During this analysis, nothing was found to cast doubt on the previous conclusions. This brings the investigation to a successful completion.

Cracking the Password

It is somewhat unsatisfying that the success of this investigation appears to depend on the chance of finding the zip file password stored on the captured floppy disk. What if the password had not been found? There are a number of programs available which try to guess the password for an encrypted file. Some of them are commercial or shareware software, while others are free. However, since the guessing process is quite simple, I chose to write my own program instead. I found information on zip encryption in the PKZIP Application Note which is available from the PKWARE Web Site.

There is an extremely large number of possible passwords, so it is important to decide which ones are the most likely, and focus attention on those. If the two suspects, Joe Jacobs and Jimmy Jungle, were in a habit of sampling their wares, it might be expected that they would have a hard time remembering a complicated password. Some simple passwords that come to mind are single words, words with numbers added, and combinations of two words. (Indeed, the password they chose, "goodtimes", is composed of two English words, but there's no way to know that a priori.) I used the word list found in /usr/share/dict/words on my machine, which contains about 40,000 words. More specialized word lists have been created for this purpose. In this case, including drug terms in the list would seem to be a good idea.

The next problem is how to reject incorrect passwords. Encrypted zip files store a byte (or sometimes two) with a known value in the encryption header, as a quick way of detecting mistyped passwords. However, about one in 256 incorrect passwords can be expected to decrypt this known byte to the proper value just by chance. In a dictionary of 40,000 words, over 150 such false positives would be expected, and I'm going to test far more passwords than that. Therefore, it is necessary to have several more known bytes to distinguish the right password from the wrong ones. I created and compressed several small Excel spreadsheet files, and found that the first few bytes always came out the same. (More sophisticated techniques are possible, such as attempting to decompress the decrypted file with each guessed password. However, that would increase the complexity of the program greatly.)

I wrote a small C program to guess passwords for the recovered zip file. It is not heavily optimized, but is able to test around 300,000 passwords per second on my machine (a 350MHz Pentium-II). At that rate, it was able to try over one billion one-word, word-plus-number, and two-word passwords in under two hours. It located the correct password, and stumbled on only one incorrect password: "implyinspected". That mistake can easily be eliminated, because it does not decrypt the zip file successfully.

If the suspects had chosen a stronger password, this password guessing attack would be much more difficult or even impossible. Running times quickly reach into months or years as more possible passwords are considered. Faster computers could be used, or networks of computers working in parallel.

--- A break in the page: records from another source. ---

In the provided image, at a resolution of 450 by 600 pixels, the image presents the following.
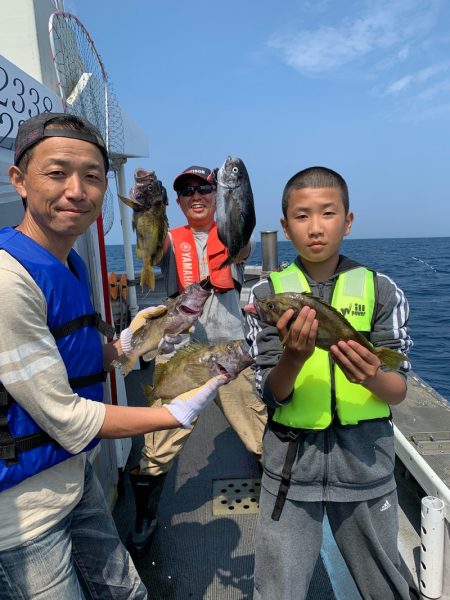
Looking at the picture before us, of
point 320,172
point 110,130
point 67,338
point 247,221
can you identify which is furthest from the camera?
point 110,130

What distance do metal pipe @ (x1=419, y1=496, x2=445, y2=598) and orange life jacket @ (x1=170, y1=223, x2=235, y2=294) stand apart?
2.22m

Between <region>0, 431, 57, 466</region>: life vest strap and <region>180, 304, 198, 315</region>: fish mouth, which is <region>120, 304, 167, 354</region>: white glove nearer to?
<region>180, 304, 198, 315</region>: fish mouth

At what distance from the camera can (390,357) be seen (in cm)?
202

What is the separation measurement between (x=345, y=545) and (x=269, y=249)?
7.83 metres

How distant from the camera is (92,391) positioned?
83.0 inches

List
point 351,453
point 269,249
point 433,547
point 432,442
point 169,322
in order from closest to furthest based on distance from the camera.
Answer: point 351,453 → point 433,547 → point 169,322 → point 432,442 → point 269,249

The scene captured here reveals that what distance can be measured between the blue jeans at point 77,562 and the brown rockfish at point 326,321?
4.39 feet

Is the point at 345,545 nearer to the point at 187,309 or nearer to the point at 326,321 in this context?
the point at 326,321

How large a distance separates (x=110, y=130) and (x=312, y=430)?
3949 millimetres

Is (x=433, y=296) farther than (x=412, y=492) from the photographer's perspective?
Yes

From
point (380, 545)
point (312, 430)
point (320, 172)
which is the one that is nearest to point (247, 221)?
point (320, 172)

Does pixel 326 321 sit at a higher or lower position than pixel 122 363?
higher

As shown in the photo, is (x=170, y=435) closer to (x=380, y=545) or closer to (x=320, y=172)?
(x=380, y=545)

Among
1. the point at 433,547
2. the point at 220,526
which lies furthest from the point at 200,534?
the point at 433,547
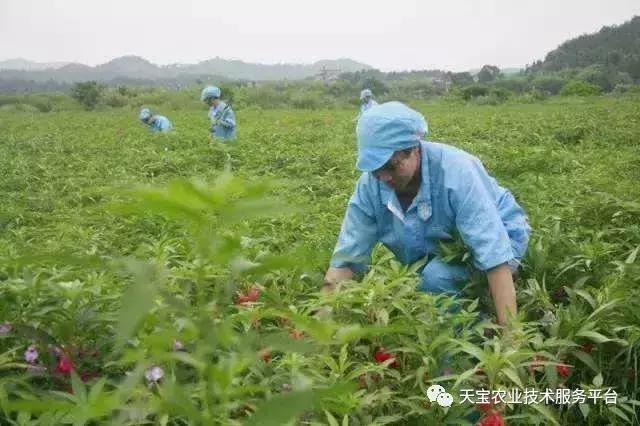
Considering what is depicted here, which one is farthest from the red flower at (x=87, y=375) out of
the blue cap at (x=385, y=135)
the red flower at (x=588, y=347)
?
the red flower at (x=588, y=347)

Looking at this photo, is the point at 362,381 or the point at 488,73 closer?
the point at 362,381

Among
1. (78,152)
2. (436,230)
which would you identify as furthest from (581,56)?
(436,230)

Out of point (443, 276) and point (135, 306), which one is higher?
point (135, 306)

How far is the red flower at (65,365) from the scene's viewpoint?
1.84 metres

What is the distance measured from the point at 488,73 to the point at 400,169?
77.4 meters

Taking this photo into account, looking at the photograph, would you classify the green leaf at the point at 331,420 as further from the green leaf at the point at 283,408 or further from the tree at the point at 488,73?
the tree at the point at 488,73

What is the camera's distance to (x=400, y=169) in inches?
107

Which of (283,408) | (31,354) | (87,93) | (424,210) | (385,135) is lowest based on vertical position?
(87,93)

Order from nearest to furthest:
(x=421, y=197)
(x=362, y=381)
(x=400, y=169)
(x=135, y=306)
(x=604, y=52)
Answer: (x=135, y=306)
(x=362, y=381)
(x=400, y=169)
(x=421, y=197)
(x=604, y=52)

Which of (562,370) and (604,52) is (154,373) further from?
(604,52)

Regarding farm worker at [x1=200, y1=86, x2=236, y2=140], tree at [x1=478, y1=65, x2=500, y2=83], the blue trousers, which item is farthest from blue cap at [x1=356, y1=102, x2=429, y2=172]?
tree at [x1=478, y1=65, x2=500, y2=83]

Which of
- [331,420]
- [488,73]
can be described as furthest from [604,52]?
[331,420]

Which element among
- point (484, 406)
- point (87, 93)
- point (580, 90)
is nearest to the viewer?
point (484, 406)

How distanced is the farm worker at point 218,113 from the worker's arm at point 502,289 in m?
8.89
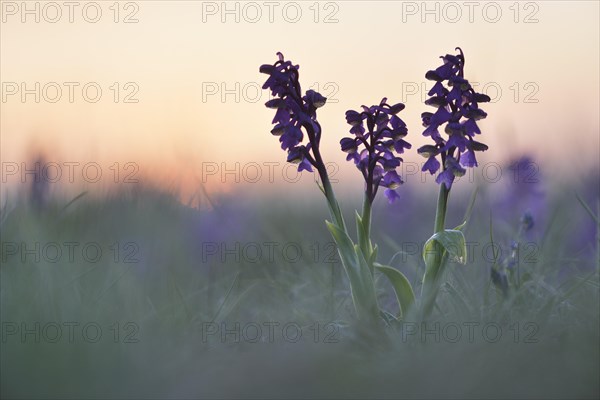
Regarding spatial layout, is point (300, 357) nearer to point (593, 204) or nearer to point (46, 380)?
point (46, 380)

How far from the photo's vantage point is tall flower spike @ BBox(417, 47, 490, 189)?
3.00 metres

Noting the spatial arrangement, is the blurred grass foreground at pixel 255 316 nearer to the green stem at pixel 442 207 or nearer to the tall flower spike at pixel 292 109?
the green stem at pixel 442 207

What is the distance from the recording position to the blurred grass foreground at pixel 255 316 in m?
2.33

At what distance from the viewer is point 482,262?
3.73 m

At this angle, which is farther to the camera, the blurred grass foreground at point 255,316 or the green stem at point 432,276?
the green stem at point 432,276

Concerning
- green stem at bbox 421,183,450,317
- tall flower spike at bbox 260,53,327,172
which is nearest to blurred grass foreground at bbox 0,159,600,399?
green stem at bbox 421,183,450,317

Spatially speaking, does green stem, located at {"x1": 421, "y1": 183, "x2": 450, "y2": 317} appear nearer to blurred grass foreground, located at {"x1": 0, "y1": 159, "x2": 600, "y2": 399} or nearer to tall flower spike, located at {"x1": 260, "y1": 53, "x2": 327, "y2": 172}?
blurred grass foreground, located at {"x1": 0, "y1": 159, "x2": 600, "y2": 399}

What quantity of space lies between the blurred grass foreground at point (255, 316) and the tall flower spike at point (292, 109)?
1.87 feet

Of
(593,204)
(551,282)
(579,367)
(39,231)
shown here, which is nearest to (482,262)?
(551,282)

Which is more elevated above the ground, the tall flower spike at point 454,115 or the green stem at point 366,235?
the tall flower spike at point 454,115

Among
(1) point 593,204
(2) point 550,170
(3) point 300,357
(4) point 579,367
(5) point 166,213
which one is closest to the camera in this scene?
(4) point 579,367

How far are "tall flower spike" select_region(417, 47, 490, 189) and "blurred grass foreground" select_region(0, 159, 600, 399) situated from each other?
313 mm

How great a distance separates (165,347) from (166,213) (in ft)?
5.00

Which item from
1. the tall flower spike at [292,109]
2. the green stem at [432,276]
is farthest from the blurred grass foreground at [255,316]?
the tall flower spike at [292,109]
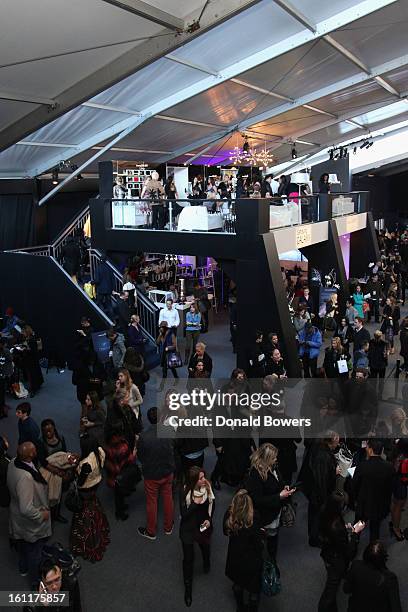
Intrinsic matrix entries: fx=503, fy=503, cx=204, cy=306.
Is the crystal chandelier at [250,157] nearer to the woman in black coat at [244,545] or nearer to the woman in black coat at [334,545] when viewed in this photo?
the woman in black coat at [334,545]

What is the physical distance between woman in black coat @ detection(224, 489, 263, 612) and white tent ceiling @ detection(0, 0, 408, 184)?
18.2 feet

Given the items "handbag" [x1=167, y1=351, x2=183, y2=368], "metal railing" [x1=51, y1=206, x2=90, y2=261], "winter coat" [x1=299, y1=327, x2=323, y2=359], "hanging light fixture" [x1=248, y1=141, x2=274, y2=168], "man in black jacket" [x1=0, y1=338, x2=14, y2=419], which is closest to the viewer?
"man in black jacket" [x1=0, y1=338, x2=14, y2=419]

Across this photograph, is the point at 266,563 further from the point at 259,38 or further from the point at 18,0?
the point at 259,38

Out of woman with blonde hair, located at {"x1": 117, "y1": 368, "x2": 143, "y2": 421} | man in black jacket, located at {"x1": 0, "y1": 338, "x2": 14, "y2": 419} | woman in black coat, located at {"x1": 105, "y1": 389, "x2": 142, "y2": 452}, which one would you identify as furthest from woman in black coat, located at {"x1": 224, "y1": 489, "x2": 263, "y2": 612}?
man in black jacket, located at {"x1": 0, "y1": 338, "x2": 14, "y2": 419}

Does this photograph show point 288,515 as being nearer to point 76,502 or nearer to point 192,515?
point 192,515

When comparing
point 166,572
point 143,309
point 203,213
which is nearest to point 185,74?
point 203,213

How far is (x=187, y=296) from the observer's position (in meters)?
14.9

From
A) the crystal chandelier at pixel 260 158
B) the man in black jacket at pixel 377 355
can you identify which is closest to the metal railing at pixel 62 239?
the crystal chandelier at pixel 260 158

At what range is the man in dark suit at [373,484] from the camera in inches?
189

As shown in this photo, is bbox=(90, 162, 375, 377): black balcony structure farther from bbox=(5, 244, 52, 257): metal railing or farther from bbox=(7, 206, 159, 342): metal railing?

However, the computing resources available to a local police department are limited, and they have many other cases that cannot be neglected. Faced by a sufficiently strong password, it may not be possible to recover the password using these techniques.

Other attacks against zip file contents are possible, such as the more advanced known plaintext attack used by the pkcrack program. However, it requires more known plaintext bytes than I have available in this case.